Start Provided passage
This paper reports the use of mineral magnetic techniques to characterise the iron oxide assemblages within soils of varying type and provenance. The effect of different pedogenic regimes have been investigated through measurement of a range of magnetic parameters (including magnetic susceptibility, frequency dependent susceptibility, and anhysteretic and saturation remanences).

Contrary to current pedological thought, but in accord with other, magnetically-based, studies (e.g., Mullins), the presence of magnetite/maghemite (typically of superparamagnetic-single domain grain size) within soils has been found to be an extremely widespread phenomenon. Its contemporary neoformation within the soil environment is inferred. However, the input of artificially-generated ferrimagnetic material is indicated for one of the magnetically ‘enhanced’ soils examined here, and the possibility of extraneous sources of magnetite in topsoils should be considered before pedogenic, processes of magnetic enhancement are inferred. From the data presented, discrimination of industrially-derived magnetic particles appears possible, on the basis of their very low levels of frequency dependent susceptibility (χfd), low anhysteretic remanence (ARM), and dissociation from the finer, clay-sized (< 2 μm) components of the soil.
End Provided passage
Start Stored rows
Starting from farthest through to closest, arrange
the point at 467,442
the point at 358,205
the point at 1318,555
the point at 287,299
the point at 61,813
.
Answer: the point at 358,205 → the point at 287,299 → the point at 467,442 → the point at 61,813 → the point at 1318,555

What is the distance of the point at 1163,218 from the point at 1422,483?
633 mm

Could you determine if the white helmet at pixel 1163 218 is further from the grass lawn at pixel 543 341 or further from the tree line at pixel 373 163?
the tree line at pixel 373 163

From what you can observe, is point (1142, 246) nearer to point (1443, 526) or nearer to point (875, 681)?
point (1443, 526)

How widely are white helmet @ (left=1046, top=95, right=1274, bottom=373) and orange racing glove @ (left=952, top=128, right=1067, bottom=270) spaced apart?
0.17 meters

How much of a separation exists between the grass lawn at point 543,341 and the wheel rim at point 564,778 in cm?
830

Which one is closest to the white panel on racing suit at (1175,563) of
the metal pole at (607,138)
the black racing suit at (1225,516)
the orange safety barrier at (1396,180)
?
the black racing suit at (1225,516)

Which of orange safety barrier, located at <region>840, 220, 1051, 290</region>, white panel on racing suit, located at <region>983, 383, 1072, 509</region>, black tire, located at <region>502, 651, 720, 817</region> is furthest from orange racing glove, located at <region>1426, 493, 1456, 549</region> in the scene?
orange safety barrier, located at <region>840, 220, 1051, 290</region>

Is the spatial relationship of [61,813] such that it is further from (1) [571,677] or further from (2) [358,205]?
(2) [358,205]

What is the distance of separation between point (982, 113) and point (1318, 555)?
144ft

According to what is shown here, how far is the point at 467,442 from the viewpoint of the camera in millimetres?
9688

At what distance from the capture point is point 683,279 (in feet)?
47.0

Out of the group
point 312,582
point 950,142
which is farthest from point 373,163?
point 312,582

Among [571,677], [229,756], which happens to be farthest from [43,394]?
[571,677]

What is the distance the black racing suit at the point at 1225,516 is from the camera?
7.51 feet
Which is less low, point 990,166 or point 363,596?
End Stored rows
Start Stored rows
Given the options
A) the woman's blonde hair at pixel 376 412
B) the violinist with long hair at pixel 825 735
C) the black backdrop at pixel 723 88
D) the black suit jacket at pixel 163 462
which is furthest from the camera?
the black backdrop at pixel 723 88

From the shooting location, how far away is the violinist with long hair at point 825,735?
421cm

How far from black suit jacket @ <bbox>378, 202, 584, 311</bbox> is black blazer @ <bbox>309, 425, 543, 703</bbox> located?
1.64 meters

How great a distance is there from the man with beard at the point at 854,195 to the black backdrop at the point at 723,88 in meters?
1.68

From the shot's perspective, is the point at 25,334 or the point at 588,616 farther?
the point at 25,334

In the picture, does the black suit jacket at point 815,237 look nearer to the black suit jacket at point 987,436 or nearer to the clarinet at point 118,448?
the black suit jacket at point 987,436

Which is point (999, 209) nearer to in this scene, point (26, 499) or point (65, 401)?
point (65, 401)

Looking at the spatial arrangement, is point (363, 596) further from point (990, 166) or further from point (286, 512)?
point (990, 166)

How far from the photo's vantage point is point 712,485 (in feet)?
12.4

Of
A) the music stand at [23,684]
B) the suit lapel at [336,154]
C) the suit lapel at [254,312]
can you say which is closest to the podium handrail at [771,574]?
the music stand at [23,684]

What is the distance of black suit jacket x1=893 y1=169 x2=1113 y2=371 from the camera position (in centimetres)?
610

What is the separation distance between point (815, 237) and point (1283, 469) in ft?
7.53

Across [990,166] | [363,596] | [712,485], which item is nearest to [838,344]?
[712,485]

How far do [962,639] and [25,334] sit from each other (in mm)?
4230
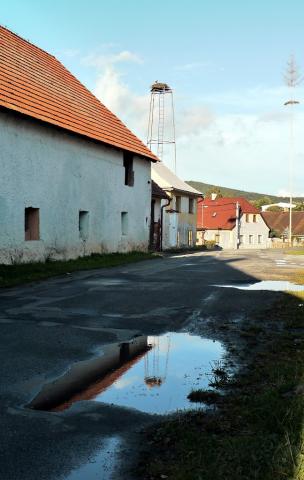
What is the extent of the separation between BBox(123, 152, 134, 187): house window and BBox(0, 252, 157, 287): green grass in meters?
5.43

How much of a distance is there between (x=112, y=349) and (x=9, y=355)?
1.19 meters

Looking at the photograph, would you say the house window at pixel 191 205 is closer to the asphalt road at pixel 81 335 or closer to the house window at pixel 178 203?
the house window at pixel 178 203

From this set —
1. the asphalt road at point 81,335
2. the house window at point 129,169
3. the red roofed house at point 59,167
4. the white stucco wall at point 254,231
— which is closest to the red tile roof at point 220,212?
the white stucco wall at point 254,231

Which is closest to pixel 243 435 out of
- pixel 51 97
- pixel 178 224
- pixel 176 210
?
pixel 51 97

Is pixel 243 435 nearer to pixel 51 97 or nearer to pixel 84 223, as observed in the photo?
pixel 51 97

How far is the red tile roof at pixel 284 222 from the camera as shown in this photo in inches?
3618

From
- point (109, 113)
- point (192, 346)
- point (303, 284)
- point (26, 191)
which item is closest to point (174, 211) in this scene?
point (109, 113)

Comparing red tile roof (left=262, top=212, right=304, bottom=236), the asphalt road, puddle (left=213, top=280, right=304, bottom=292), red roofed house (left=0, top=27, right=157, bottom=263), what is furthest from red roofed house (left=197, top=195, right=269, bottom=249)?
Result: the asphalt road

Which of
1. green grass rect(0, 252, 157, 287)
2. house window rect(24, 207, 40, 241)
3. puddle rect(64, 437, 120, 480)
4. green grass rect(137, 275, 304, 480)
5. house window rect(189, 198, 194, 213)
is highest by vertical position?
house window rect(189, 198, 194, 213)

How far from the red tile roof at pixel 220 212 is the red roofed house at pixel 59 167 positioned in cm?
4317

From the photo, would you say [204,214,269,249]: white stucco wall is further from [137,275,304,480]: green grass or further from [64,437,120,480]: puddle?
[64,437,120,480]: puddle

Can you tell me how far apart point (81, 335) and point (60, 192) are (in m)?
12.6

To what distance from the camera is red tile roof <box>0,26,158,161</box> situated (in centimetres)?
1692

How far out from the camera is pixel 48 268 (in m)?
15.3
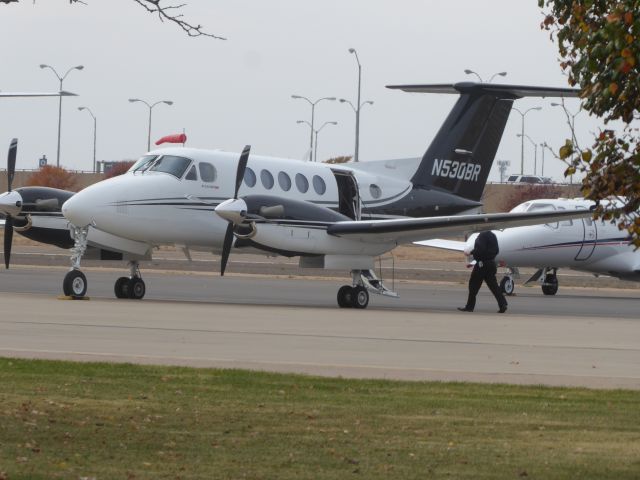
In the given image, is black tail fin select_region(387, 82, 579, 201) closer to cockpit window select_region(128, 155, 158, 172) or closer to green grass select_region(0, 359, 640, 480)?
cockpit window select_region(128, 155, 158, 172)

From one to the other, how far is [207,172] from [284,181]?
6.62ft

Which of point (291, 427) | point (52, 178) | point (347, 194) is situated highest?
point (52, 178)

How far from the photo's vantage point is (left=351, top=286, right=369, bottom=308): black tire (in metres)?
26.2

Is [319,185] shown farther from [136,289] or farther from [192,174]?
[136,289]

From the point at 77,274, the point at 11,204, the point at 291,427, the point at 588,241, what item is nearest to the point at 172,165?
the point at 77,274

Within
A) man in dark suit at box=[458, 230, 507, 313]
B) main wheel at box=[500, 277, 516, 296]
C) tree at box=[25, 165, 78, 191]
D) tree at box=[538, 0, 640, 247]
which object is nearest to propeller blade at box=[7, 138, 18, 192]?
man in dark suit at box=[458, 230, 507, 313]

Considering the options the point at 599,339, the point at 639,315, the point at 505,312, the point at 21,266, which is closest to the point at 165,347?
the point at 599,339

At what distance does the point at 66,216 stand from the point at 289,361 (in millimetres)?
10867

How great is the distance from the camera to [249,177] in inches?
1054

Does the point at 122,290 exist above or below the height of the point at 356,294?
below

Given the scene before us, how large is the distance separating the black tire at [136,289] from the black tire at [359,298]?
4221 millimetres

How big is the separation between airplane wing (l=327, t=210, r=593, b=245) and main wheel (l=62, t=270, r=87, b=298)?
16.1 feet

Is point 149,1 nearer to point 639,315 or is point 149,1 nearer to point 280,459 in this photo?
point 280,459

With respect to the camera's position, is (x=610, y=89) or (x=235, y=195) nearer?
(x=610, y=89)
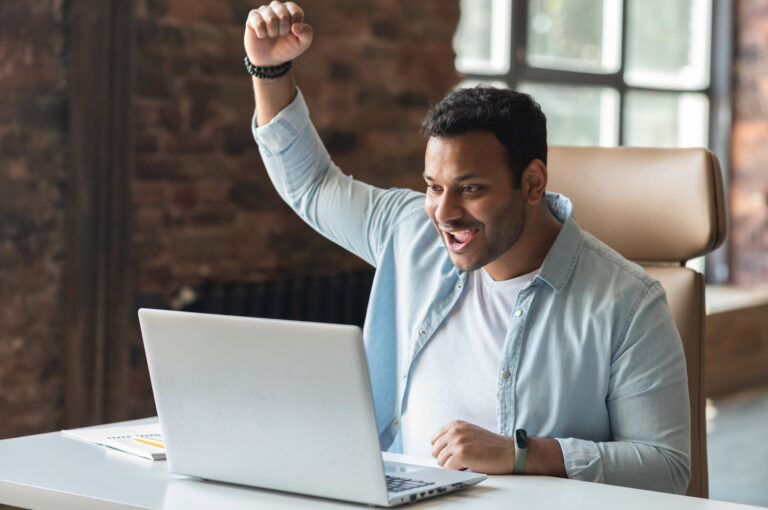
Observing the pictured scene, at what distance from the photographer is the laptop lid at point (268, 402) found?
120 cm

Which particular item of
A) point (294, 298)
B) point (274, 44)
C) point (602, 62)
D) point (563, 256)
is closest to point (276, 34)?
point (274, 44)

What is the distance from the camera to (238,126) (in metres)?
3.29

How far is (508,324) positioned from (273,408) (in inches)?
End Stored rows
• [Instructions for the task]: In the passage on soil magnetism, which three properties are said to make it possible to tell industrially derived magnetic particles apart?

• [Output of the task]: Their very low frequency dependent susceptibility (χfd), their low anhysteretic remanence (ARM), and their dissociation from the finer, clay-sized (< 2 μm) components of the soil.